Texans are now free to carry a pistol without learning how to use it. One of the most interesting aspects of American gun culture is how totally dissociated it is from any skill standards.

In Texas, a favorite theme for gun proliferation enthusiasts seems to be that it’s part of the anti-abortion movement. “Restoring the right of vulnerable, law-abiding women to carry a handgun in Texas is pro-life,” tweeted state Rep. Matt Schaefer, the lead author of the new law.
Schaefer is possibly the most conservative member of the Legislature’s Republican caucus, which is really saying something. A couple of years ago, when Texas had two mass shootings in a month, he tweeted that “Godless depraved hearts” were the “root of the problem.”

When people try to connect all gun violence with evildoers, consider the toddler in Florida who found a loaded handgun in the family home last month and fatally shot Mom in the head while she was busy on a Zoom call for work.

Or the 2-year-old in Maine who, according to the police, found a loaded Glock on a night stand and shot his sleeping parents. Both, fortunately, survived, as did a 3-month-old baby who was also in the room. In the long saga of little children and loaded pistols, that has to count as a happy ending.

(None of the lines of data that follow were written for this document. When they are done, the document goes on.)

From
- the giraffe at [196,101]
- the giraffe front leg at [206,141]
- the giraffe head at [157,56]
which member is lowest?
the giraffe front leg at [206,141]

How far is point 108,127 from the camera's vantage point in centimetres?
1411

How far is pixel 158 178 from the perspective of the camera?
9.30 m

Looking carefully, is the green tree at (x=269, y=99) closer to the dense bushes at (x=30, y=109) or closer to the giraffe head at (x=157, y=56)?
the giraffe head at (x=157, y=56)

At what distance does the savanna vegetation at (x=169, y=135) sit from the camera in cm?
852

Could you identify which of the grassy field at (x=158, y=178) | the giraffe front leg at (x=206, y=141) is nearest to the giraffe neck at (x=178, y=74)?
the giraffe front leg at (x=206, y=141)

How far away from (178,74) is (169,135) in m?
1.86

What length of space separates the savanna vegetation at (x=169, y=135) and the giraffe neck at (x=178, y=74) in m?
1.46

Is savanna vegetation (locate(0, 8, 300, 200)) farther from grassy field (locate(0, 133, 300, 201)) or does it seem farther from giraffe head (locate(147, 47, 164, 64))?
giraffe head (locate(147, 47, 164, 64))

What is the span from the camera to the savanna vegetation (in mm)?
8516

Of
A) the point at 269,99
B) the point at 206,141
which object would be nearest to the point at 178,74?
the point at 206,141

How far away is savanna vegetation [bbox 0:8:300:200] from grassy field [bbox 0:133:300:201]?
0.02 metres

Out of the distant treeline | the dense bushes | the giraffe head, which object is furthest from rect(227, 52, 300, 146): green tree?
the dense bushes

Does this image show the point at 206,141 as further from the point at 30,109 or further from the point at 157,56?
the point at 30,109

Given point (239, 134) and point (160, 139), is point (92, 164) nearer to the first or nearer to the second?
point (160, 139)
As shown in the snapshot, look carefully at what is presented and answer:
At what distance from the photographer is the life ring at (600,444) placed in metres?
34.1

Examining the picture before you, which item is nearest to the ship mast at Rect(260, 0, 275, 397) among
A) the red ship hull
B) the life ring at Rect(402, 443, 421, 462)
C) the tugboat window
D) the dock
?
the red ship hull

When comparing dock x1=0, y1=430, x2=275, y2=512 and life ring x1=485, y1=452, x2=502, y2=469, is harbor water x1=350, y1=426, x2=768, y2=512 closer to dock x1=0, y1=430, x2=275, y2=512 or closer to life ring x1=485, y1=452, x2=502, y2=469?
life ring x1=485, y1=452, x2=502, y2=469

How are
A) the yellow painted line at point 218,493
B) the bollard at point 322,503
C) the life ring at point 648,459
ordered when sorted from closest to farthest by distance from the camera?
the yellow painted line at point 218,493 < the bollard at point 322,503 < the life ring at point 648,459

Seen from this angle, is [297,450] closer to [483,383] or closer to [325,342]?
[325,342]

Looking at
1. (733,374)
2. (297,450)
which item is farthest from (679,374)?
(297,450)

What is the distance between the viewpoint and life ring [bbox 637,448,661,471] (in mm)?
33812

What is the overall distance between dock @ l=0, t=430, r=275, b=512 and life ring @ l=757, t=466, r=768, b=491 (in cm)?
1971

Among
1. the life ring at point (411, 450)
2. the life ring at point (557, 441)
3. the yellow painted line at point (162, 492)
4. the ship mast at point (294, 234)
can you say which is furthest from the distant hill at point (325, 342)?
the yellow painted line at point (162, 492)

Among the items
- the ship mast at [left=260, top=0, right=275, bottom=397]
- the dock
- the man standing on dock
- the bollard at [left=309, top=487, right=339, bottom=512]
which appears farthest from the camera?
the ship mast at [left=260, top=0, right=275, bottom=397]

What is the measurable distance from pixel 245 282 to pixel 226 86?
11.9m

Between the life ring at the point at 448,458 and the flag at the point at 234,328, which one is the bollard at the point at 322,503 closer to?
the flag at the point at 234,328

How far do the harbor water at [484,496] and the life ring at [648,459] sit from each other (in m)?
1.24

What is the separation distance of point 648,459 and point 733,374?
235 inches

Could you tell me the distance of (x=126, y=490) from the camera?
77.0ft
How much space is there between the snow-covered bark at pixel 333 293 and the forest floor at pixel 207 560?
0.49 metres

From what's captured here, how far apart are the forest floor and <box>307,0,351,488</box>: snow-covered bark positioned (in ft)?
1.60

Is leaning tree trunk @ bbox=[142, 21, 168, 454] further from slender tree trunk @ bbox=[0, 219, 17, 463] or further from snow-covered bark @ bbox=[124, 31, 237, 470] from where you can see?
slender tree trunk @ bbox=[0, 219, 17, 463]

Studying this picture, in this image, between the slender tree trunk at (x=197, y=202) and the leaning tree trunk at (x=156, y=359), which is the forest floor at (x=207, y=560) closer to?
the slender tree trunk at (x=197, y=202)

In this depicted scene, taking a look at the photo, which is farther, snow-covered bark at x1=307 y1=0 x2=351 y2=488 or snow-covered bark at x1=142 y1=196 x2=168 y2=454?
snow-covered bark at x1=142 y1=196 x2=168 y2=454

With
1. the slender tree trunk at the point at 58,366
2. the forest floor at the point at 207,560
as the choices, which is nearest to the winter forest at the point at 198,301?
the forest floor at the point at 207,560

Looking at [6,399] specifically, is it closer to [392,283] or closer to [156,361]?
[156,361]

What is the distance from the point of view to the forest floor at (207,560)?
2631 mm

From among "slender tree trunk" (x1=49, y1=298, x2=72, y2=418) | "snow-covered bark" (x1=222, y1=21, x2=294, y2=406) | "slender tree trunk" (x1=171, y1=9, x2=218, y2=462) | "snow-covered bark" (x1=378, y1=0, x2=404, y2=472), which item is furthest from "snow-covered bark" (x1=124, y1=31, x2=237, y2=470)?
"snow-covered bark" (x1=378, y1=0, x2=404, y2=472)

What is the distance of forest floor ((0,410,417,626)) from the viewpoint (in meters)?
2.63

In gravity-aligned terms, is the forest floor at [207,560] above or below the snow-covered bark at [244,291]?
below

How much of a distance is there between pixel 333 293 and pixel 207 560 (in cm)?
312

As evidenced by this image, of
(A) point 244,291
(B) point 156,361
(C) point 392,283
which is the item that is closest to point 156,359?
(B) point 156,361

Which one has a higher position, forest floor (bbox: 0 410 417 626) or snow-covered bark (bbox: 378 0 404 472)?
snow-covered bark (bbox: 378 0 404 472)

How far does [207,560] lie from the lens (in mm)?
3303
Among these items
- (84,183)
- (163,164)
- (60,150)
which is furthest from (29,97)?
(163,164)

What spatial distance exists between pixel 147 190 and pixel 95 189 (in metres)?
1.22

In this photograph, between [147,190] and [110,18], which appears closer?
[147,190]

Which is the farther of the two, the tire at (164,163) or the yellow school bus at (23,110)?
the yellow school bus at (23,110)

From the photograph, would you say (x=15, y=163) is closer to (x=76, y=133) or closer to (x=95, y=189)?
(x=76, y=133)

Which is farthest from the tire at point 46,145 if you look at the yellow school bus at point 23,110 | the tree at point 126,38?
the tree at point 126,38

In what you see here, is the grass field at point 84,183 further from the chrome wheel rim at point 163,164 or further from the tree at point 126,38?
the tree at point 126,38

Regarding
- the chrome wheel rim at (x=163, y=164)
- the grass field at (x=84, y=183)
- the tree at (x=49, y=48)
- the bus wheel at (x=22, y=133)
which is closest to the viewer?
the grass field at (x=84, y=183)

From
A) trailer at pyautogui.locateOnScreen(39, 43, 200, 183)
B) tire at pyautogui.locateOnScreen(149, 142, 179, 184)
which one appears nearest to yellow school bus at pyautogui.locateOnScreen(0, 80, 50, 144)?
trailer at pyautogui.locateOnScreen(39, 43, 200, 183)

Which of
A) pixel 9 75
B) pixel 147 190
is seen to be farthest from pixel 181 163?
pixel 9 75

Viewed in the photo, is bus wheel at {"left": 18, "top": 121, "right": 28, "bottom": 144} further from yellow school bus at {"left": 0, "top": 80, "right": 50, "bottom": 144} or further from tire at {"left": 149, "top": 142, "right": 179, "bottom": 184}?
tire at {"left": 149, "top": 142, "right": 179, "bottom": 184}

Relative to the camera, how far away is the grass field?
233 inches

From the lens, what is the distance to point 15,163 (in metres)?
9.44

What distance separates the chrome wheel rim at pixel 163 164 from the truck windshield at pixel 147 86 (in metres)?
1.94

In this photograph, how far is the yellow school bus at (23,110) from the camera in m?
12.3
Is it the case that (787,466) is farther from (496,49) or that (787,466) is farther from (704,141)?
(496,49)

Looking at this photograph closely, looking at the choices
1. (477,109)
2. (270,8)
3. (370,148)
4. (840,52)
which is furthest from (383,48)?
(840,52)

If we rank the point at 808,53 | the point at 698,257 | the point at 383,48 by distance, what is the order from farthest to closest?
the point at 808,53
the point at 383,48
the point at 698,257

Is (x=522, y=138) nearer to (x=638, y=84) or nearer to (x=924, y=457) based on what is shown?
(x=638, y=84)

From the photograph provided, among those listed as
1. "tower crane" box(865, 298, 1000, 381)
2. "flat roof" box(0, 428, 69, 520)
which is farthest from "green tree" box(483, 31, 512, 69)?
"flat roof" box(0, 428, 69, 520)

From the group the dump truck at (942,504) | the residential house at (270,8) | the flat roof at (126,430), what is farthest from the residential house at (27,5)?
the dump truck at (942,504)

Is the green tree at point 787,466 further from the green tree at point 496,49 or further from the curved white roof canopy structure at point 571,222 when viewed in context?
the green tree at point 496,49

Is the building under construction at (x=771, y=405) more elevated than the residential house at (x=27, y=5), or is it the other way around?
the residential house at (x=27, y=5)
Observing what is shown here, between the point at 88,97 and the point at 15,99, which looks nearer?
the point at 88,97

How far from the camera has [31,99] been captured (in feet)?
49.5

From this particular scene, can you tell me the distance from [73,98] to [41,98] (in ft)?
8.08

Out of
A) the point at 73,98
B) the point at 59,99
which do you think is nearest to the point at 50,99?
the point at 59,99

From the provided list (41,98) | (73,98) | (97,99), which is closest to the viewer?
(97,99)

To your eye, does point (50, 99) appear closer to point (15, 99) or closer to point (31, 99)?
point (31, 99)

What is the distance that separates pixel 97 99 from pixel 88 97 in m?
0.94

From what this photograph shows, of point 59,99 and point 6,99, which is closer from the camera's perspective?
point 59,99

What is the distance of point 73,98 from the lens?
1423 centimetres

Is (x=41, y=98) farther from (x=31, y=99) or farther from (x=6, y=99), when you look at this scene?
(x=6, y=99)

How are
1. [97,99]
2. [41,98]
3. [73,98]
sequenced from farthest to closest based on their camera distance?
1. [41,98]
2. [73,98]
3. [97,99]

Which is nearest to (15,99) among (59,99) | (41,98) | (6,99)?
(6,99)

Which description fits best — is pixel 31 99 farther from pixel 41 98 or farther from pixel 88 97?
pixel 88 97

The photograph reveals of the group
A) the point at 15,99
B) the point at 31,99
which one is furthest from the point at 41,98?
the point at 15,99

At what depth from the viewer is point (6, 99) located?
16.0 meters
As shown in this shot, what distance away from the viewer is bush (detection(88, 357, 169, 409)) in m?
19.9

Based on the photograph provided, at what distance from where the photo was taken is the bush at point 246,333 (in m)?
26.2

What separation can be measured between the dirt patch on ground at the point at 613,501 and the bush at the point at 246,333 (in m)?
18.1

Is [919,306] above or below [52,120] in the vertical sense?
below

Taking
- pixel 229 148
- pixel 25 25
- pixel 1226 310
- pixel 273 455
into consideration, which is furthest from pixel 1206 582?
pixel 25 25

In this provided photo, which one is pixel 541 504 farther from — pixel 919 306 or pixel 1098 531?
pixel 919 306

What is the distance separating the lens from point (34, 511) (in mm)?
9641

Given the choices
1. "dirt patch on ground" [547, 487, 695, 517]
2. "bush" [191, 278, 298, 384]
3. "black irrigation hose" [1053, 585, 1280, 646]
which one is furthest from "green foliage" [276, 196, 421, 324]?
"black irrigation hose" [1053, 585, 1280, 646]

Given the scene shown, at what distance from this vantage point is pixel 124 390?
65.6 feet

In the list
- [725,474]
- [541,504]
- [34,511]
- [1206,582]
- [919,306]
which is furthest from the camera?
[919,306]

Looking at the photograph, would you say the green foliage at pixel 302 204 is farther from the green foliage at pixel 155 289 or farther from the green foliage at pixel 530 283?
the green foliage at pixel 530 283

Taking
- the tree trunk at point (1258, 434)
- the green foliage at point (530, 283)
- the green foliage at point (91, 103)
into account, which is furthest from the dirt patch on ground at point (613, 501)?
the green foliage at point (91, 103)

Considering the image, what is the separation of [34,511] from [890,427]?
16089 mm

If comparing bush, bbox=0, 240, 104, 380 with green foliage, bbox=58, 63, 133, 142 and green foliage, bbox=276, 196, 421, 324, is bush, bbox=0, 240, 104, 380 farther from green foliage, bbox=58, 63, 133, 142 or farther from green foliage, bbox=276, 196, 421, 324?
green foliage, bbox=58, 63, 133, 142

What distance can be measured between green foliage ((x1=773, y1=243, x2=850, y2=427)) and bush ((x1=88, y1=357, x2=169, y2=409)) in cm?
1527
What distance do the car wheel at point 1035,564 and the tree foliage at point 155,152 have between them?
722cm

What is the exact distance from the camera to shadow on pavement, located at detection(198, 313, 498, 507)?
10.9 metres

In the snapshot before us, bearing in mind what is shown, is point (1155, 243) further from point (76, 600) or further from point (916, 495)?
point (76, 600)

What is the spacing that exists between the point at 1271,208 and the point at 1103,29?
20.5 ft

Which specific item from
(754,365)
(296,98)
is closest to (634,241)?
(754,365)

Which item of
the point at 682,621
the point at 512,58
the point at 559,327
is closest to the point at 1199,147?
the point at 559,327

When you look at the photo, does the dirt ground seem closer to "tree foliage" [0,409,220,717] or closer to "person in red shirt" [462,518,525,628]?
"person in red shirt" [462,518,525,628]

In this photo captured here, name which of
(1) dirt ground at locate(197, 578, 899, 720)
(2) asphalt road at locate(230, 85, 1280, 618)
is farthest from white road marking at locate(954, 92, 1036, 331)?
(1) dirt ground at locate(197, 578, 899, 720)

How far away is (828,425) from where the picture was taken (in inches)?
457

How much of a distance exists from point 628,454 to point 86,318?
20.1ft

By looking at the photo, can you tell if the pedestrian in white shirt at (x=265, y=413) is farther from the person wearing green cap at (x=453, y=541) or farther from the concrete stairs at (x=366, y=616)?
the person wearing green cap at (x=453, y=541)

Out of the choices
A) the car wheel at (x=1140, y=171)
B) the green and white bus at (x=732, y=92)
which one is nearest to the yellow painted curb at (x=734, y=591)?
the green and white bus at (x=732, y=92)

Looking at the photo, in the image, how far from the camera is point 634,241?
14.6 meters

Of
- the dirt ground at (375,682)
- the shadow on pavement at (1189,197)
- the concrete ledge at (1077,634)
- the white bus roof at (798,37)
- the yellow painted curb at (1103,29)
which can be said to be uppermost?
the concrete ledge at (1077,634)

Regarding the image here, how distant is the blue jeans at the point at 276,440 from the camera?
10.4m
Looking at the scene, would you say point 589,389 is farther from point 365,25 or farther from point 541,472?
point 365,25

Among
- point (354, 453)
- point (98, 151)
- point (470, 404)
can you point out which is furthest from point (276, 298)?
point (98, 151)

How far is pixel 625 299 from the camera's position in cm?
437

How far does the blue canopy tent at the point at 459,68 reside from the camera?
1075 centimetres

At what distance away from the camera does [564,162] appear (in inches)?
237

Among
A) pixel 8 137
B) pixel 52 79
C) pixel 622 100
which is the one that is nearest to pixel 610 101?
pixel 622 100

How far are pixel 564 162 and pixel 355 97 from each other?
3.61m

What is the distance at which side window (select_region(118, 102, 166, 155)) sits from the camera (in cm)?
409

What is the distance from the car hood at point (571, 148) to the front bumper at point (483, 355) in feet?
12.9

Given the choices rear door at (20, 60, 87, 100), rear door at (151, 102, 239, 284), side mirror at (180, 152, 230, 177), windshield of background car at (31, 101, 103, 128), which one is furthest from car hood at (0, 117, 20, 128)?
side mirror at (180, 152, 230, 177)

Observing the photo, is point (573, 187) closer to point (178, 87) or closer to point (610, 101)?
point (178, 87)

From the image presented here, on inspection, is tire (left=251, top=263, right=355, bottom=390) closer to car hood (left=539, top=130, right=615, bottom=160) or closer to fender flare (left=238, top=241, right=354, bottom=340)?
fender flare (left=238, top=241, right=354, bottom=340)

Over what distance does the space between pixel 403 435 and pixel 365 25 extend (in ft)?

We will stop here to note that in 2020 more than 19,000 Americans died from gun violence — not including the 24,000 who committed suicide with a gun.

Now, doesn’t that seem like a situation that would require at least a very modest show of concern in Congress? Or at least a decent budget for the ATF?

Nah, can’t have anybody keeping efficient track of all those weapons. “The gun lobby and its allies have spent 40 years sabotaging the federal government’s ability to study gun violence, and the results have been deadly,” said Feinblatt, who believes that under the Biden administration, researchers are at least “finally making progress.”

Well, any progress is better than none.

So here we are, watching Murphy heroically trying to round up enough support to keep felons from buying pistols at gun shows. God knows his bill won’t solve the whole problem, but if it passes, we can at least savor the thought that the weapons lobby finally had a bad day.